C) l’impossibilità di ricollocare il lavoratore adibendolo a mansioni equivalenti o, in subordine, di livello inferiore, cioè di attuare il c.d. repêchage (requisito questo di elaborazione giurisprudenziale).

IL CASO AFFRONTATO

Una lavoratrice ha impugnato il suo licenziamento avanti  il Tribunale di Mantova, Sezione Lavoro, ritenendolo illegittimo poichè la società datrice di lavoro non le aveva prospettato, in alternativa al licenziamento, una diversa mansione, anche inferiore a quella svolta, oppure una riduzione dell'orario di lavoro.

LA SENTENZA DEL TRIBUNALE DI MANTOVA

Il Tribunale di Mantova, Sez. Lavoro, con la sentenza n. 122 del 17 luglio 2023 (a questo link), aderendo alla giurisprudenza maggioritaria, ha ritenuto illegittimo il licenziamento poichè era stato intimato per giustificato motivo oggettivo, senza che nessuna offerta di diverso reimpiego, anche ad altre mansioni, fosse stata proposta alla ricorrente.

Non solo: la società resistente aveva mantenuto in servizio impiegati amministrativi che avevano minore anzianità di servizio, senza quindi rispettare i criteri di scelta nella individuazione dei dipendenti da licenziare per giustificato motivo oggettivo ricavati  dall'interpretazione analogica fornita dalla L. n.223/91.

Sulla scorta di tali argomenti ha condannato la società datrice di lavoro al risarcimento del danno in favore della dipendente ed al pagamento delle spese legali.

CONCLUSIONI

La natura di "estremo rimedio" del licenziamento impone al datore di lavoro un onere probatorio ulteriore  rispetto all’effettività della ragione economico-organizzativa e al nesso causale, costituito dall’impossibilità di ricollocare il lavoratore all’interno dell’organizzazione aziendale.

Il lavoratore, la cui mansione sia stata soppressa, deve tendenzialmente essere adibito a mansioni equivalenti, cioè diverse ma rientranti all’interno dell’inquadramento contrattuale a lui spettante.
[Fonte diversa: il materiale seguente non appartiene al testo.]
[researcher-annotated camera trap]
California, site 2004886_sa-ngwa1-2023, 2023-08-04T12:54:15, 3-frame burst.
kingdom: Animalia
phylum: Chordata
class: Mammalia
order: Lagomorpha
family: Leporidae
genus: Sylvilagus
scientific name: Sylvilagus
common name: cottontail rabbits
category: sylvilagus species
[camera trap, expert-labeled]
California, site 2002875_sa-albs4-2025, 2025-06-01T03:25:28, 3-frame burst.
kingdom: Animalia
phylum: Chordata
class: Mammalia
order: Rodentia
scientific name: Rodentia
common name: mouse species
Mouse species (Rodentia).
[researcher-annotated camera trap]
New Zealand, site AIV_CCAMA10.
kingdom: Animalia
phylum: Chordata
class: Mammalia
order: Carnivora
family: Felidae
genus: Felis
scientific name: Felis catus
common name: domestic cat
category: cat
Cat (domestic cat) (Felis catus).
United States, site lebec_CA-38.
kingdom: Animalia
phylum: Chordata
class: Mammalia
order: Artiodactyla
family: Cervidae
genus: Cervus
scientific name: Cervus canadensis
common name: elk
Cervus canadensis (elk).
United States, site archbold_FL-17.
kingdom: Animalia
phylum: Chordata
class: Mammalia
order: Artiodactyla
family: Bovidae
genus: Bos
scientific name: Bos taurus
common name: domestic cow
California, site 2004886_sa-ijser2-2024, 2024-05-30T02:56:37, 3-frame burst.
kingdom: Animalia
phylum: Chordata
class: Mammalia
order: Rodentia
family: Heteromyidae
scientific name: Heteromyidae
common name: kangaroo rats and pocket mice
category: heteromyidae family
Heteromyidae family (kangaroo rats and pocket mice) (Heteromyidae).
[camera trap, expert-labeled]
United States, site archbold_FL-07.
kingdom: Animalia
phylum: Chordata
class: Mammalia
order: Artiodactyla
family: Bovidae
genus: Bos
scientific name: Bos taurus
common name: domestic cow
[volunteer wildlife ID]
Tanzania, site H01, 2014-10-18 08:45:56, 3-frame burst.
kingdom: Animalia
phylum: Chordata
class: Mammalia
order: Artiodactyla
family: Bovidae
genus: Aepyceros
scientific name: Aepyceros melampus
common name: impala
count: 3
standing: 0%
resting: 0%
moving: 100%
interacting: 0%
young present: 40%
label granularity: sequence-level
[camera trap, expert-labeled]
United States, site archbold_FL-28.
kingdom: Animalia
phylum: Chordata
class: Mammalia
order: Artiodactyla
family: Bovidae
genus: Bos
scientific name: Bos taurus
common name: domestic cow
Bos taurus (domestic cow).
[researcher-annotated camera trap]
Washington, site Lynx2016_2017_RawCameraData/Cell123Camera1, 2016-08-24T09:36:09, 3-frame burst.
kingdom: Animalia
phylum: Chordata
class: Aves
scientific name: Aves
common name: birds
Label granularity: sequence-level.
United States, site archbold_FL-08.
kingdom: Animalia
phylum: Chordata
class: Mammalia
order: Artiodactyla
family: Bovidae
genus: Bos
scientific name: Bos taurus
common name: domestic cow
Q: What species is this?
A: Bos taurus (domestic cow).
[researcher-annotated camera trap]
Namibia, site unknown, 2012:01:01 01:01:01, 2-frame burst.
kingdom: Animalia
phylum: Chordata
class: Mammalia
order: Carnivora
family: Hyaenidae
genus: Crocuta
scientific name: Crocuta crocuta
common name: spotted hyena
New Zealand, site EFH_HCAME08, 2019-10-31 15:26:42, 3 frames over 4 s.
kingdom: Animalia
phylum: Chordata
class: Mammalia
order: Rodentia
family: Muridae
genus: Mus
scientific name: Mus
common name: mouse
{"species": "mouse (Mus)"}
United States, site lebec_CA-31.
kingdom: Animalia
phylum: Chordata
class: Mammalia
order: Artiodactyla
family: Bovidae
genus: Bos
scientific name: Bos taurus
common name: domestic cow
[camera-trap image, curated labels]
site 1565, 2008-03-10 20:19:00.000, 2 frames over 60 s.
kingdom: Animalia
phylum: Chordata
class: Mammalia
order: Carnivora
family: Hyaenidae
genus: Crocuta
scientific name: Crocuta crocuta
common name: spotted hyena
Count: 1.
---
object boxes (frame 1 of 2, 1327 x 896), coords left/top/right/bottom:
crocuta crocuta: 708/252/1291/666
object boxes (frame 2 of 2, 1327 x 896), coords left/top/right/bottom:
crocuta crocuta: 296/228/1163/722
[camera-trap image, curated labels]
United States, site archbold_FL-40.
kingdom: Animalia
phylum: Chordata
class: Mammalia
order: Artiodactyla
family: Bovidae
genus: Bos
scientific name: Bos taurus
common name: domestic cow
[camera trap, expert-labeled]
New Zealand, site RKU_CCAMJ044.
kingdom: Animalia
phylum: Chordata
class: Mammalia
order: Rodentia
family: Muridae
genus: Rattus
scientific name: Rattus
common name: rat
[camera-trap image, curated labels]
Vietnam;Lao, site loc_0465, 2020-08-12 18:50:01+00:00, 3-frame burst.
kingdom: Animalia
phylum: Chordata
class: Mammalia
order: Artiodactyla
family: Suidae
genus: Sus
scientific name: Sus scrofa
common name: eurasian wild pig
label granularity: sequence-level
Tuttavia, nel caso in cui nell'organizzazione aziendale non sussistano o non siano disponibili mansioni equivalenti, il lavoratore potrà essere destinato anche a mansioni inferiori al suo livello di inquadramento, coerentemente con la preferibilità di un demansionamento rispetto al licenziamento (c.d. demansionamento conservativo), ai sensi dell'art. 2103 c.c., come novellato dal D. Lgs. 81/2015 (nell'ambito della riforma conosciuta come Jobs act).

Il datore di lavoro, inoltre, deve giustificare, in concreto, in applicazione della regola di buona fede ex artt. 1175 e 1375 c.c., la scelta del lavoratore da licenziare tra quelli occupati in posizioni di piena fungibilità: secondo il diritto vivente la scelta deve avvenire in conformità ai criteri previsti per l’individuazione dei lavoratori nei licenziamenti collettivi dall’art. 5 L. 223/1991 e, dunque, ai criteri individuati dalla contrattazione collettiva, in assenza dei quali si deve far riferimento ai carichi di famiglia ed all’anzianità di servizio.